-- Given text start --

DTE Energy’s new time-of-day rates take effect. Here’s what they mean for customers. – MLive.com

DTE Energy's Ann Arbor Service Center off Broadway Street on April 19, 2020.Ryan Stanton | The Ann Arbor News
ANN ARBOR, MI — DTE Energy’s new time-of-date rates are taking effect and for residential power customers that means electricity will cost more at peak times.
Implementation of the new rate structure begins Wednesday, March 1, for the first wave of DTE customers and overall about 2 million customers will transition to the new rates over the next month or so based on their billing cycles.
From 3-7 p.m. weekdays, the new peak-hour rates are 16.75 cents per kilowatt hour during cooler months from October through May, and then 20.98 cents per kWh during warmer months from June through September.
At all other times, including weekends, the new off-peak rate is 15.45 cents per kWh.
That’s a change from DTE’s current residential rates that range from 15.23 to 17.17 cents per kWh based on usage.
The new variable time-of-day rates are intended to get customers to shift daily behavior and reduce energy usage during peak hours when demand on the grid is highest.
Those who adjust their home habits and do things like running air conditioners, dishwashers and other devices before 3 p.m. or after 7 p.m. can take advantage of lower rates or else pay 8% to 36% more at peaks times, depending on the time of year.

-- Given text end --

**Problems to solve**
**1.** Sum up the article on DTE Energy's new rates in two sentences.
**2.** In the article on DTE Energy's new rates, what is the off-peak price per kilowatt hour?
**3.** Reproduce the article on DTE Energy's new rates from "At all other" to "time of year.".

-- Supplied data start --

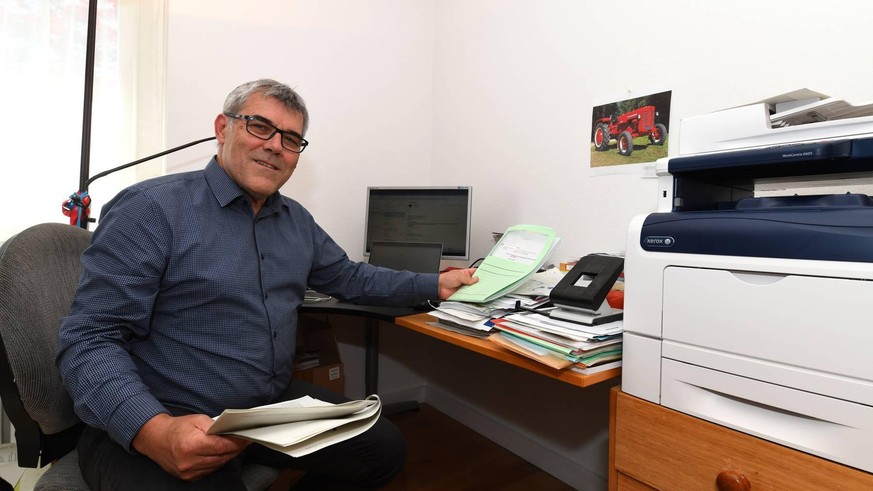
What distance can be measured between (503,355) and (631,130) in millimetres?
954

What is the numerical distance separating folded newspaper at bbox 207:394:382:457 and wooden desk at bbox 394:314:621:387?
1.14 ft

-- Supplied data end --

**Exercise solutions**
**1.** DTE Energy's new time-of-day rates begin March 1 for the first wave of customers, and about 2 million customers will move to them over the next month or so based on their billing cycles. Power costs more from 3 to 7 p.m. on weekdays (16.75 cents per kWh from October through May and 20.98 cents from June through September) and 15.45 cents per kWh at all other times, a setup meant to get customers to cut usage during peak hours.

**2.** 15.45 cents per kilowatt hour.

**3.**
At all other times, including weekends, the new off-peak rate is 15.45 cents per kWh.
That’s a change from DTE’s current residential rates that range from 15.23 to 17.17 cents per kWh based on usage.
The new variable time-of-day rates are intended to get customers to shift daily behavior and reduce energy usage during peak hours when demand on the grid is highest.
Those who adjust their home habits and do things like running air conditioners, dishwashers and other devices before 3 p.m. or after 7 p.m. can take advantage of lower rates or else pay 8% to 36% more at peaks times, depending on the time of year.